This bear market rally has more room to go – Morgan Stanley’s Wilson
Michael Wilson, Morgan Stanley’s Chief U.S. Equity Strategist, and Chief Investment Officer remain bullish on U.S. stocks into the year-end. Wilson believes the ongoing bear market rally has more legs before “the deteriorating fundamentals take us to lower bear market lows next year.”
Wilson prefers to focus on the technical at the moment and continues to see the market breadth as a key reason why he remains bullish in the near term. Last week, he raised many eyebrows when he said the S&P 500 could reach a price trough of 3,000-3,300 in Q1 2023.

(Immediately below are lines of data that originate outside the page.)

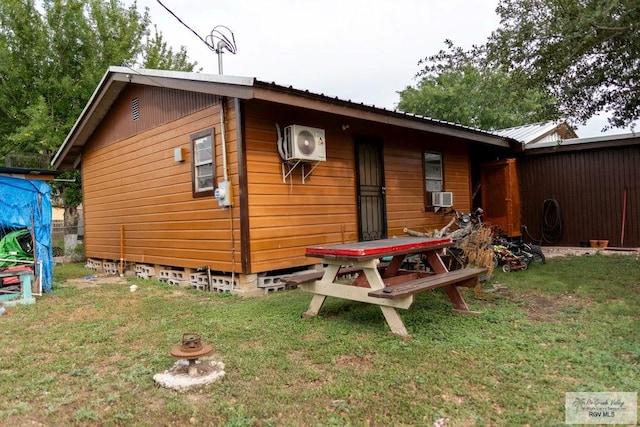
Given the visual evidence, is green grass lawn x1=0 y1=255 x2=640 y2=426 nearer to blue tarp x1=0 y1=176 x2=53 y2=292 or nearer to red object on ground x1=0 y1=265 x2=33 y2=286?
red object on ground x1=0 y1=265 x2=33 y2=286

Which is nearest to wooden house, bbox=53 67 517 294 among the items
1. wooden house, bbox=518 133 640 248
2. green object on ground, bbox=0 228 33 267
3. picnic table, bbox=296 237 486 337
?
wooden house, bbox=518 133 640 248

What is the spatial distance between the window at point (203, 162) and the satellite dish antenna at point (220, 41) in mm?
1595

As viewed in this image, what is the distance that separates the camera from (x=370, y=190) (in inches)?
287

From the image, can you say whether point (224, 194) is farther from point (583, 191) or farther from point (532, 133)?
point (532, 133)

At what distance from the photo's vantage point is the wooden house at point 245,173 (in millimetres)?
5508

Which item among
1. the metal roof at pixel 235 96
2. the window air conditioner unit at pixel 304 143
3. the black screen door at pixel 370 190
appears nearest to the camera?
the metal roof at pixel 235 96

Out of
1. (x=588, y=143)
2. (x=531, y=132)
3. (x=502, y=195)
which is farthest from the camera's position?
(x=531, y=132)

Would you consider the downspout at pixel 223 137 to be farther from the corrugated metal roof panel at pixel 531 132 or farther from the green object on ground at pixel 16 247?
the corrugated metal roof panel at pixel 531 132

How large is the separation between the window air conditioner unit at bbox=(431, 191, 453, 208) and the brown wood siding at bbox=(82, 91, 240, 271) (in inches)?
178

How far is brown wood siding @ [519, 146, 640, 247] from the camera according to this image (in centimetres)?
889

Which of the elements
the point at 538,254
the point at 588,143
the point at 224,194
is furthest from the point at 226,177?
the point at 588,143

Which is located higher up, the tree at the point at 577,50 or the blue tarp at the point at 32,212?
the tree at the point at 577,50

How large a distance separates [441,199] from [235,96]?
16.4ft

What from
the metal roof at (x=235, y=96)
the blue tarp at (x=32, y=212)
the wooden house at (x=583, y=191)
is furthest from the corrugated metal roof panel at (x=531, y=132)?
the blue tarp at (x=32, y=212)
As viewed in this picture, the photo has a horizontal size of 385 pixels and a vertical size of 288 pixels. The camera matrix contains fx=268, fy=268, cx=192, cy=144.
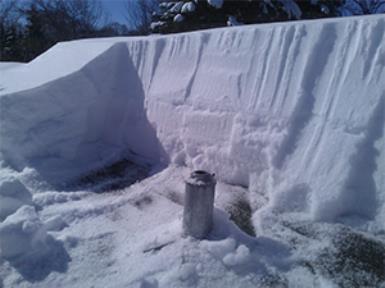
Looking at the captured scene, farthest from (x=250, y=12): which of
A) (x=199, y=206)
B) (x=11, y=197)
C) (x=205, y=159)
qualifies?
(x=11, y=197)

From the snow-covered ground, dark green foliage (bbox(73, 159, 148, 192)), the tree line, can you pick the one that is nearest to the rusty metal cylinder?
the snow-covered ground

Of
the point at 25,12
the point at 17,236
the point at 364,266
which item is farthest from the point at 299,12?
the point at 25,12

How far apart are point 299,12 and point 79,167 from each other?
9.18 metres

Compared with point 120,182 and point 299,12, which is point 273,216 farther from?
point 299,12

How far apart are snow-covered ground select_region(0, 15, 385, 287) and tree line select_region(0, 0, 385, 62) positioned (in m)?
6.62

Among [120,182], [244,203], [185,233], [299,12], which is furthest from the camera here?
[299,12]

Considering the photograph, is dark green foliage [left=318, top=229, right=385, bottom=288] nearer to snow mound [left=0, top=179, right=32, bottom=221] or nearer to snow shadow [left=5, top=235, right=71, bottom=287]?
snow shadow [left=5, top=235, right=71, bottom=287]

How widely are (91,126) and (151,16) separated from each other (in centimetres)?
1575

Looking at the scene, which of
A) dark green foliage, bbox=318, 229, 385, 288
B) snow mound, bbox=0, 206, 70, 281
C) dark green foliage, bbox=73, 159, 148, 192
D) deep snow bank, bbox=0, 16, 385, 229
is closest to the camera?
dark green foliage, bbox=318, 229, 385, 288

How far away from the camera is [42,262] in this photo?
1750 millimetres

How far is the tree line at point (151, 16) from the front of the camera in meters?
9.37

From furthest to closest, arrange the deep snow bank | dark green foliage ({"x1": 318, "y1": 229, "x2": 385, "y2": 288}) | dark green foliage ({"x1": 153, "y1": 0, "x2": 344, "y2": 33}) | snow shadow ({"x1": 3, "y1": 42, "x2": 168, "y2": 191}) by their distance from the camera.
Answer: dark green foliage ({"x1": 153, "y1": 0, "x2": 344, "y2": 33})
snow shadow ({"x1": 3, "y1": 42, "x2": 168, "y2": 191})
the deep snow bank
dark green foliage ({"x1": 318, "y1": 229, "x2": 385, "y2": 288})

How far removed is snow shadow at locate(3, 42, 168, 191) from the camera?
3076 millimetres

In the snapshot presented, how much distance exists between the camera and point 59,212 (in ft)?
7.59
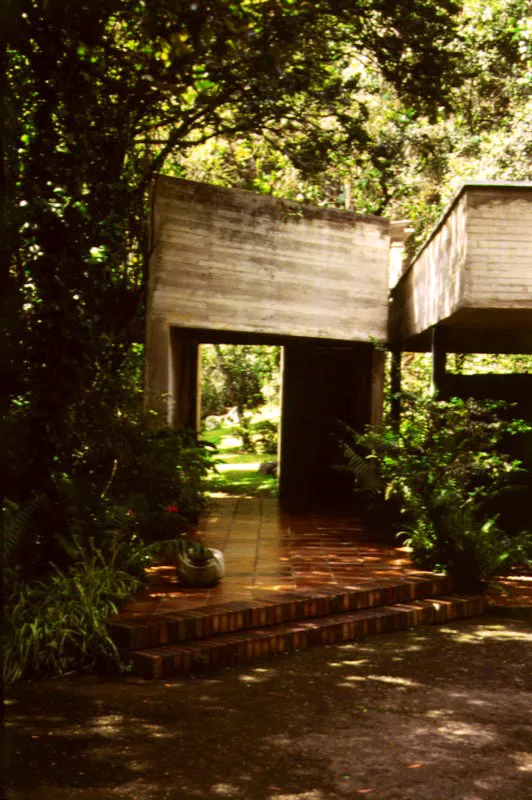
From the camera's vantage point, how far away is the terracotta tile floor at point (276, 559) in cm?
631

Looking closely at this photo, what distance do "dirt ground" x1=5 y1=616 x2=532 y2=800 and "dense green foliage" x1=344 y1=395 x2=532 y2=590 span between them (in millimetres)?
1764

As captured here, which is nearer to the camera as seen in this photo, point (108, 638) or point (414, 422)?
point (108, 638)

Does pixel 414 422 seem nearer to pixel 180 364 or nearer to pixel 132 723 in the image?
pixel 180 364

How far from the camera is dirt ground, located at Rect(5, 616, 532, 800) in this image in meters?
3.60

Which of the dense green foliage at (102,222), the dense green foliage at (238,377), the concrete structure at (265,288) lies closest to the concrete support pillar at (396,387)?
the concrete structure at (265,288)

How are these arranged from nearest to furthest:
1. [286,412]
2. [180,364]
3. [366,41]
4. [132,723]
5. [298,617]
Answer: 1. [132,723]
2. [298,617]
3. [366,41]
4. [180,364]
5. [286,412]

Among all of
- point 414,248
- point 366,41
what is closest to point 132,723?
point 366,41

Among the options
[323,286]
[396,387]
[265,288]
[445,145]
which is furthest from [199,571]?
[445,145]

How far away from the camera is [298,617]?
244 inches

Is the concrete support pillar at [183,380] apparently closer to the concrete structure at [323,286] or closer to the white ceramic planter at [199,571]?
the concrete structure at [323,286]

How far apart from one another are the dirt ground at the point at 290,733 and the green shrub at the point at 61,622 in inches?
6.9

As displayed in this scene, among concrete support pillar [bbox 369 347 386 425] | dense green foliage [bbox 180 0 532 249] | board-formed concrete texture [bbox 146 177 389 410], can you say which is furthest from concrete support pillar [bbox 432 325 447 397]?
dense green foliage [bbox 180 0 532 249]

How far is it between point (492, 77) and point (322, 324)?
25.2ft

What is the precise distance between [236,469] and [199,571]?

“We’ve got a fair amount of pushback on that our forecast on this front is too aggressive both from a magnitude and timing standpoint. While directionally bearish, many investors struggle to see even a retest of 3,500. In our view, what was priced at the October lows was peak Fed hawkishness, not material earnings downside,” Wilson explained in a client note.
Morgan Stanley projects the EPS estimates to fall by 15-20%, which should “demand a more recessionary type 13.5-15x multiple on materially lower EPS.”
If the Fed decides to pause hiking, Wilson says the equity market “may get the benefit of the late cycle “pause trade” typically worth +15%.” However, in that case, stocks won’t get a boost from the “cuts before a recession” trade, which Wilson estimates is worth another +10%.
MORGAN STANLEY TECHNICAL ANALYSIS DAILY CHART:
In the daily chart, Morgan Stanley is currently trading in the up channel. Morgan Stanley is currently trading below 5 & 20 SMA.
RSI is in the Selling zone which shows bearishness. And stochastic is suggesting a downtrend.
Morgan Stanley’s immediate support level is at 85.97 & resistance level is at 87.98
HOW TO TRADE IN THIS WEEK
Morgan Stanley is trading in an up channel, but as we can see trend reversal is possible to the downside if it breaks the previous low.